→ **TEXTE**:
────────────────────────────────────────

Un groupe de scientifiques africains s’engage résolument à combler le fossé qui sépare le continent des avancées en génomique. Lors du sommet de la Human Genome Organisation (HUGO) qui s’est tenu récemment à Durban, les experts ont mis en lumière l’importance capitale de la diversité génétique africaine, un élément encore trop négligé dans les recherches mondiales. Bien que l’Afrique représente un réservoir unique de variations génétiques, sa population constitue moins de 2% des séquençages de génomes humains réalisés à travers le monde. Pour les chercheurs, cette sous-représentation constitue un frein majeur à la médecine de précision et à l’avancée de la recherche scientifique.
Ambroise Wonkam, généticien camerounais, exprime la frustration des chercheurs africains en soulignant l’injustice de la situation. En effet, il explique que le manque de données génétiques spécifiques aux populations africaines empêche de poser des diagnostics efficaces pour les maladies génétiques qui touchent particulièrement le continent. Son expérience personnelle démontre l’ampleur du problème : alors qu’en Suisse il pouvait expliquer l’origine d’une surdité avec des mutations génétiques précises, les enfants africains qu’il a étudiés ne présentaient aucune mutation dans ces mêmes gènes. Cette absence de connaissances adaptées aux réalités génétiques africaines met en lumière les limites des approches actuelles.

────────────────────────────────────────

→ **DONNÉES PRÉSENTÉES**:
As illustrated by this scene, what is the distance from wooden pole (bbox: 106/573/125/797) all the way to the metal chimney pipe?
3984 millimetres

────────────────────────────────────────

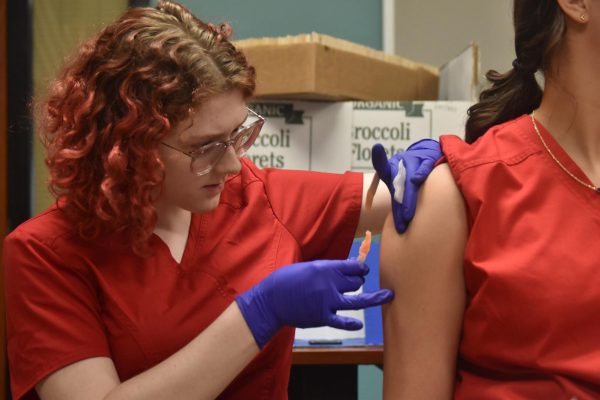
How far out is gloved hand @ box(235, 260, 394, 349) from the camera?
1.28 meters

────────────────────────────────────────

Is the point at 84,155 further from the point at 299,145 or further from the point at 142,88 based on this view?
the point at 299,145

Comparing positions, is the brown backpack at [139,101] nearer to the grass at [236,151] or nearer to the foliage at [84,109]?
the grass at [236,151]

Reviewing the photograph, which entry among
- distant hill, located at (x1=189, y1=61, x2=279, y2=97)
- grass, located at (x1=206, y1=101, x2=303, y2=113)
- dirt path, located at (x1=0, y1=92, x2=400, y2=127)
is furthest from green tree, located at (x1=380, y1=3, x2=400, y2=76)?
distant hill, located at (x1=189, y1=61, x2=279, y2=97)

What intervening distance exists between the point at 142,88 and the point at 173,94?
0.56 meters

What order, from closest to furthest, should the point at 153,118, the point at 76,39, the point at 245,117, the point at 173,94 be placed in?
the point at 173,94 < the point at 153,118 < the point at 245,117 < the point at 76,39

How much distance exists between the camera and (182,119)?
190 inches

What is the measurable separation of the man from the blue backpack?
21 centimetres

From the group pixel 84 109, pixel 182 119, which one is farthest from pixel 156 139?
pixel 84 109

────────────────────────────────────────

→ **CONSIGNE**:
Traduisez en anglais cette phrase du texte sur la génomique en Afrique : « Bien que l’Afrique représente un réservoir unique de variations génétiques, sa population constitue moins de 2% des séquençages de génomes humains réalisés à travers le monde. »

→ **RÉPONSE**:
Although Africa represents a unique reservoir of genetic variation, its population accounts for less than 2% of the human genome sequencing carried out around the world.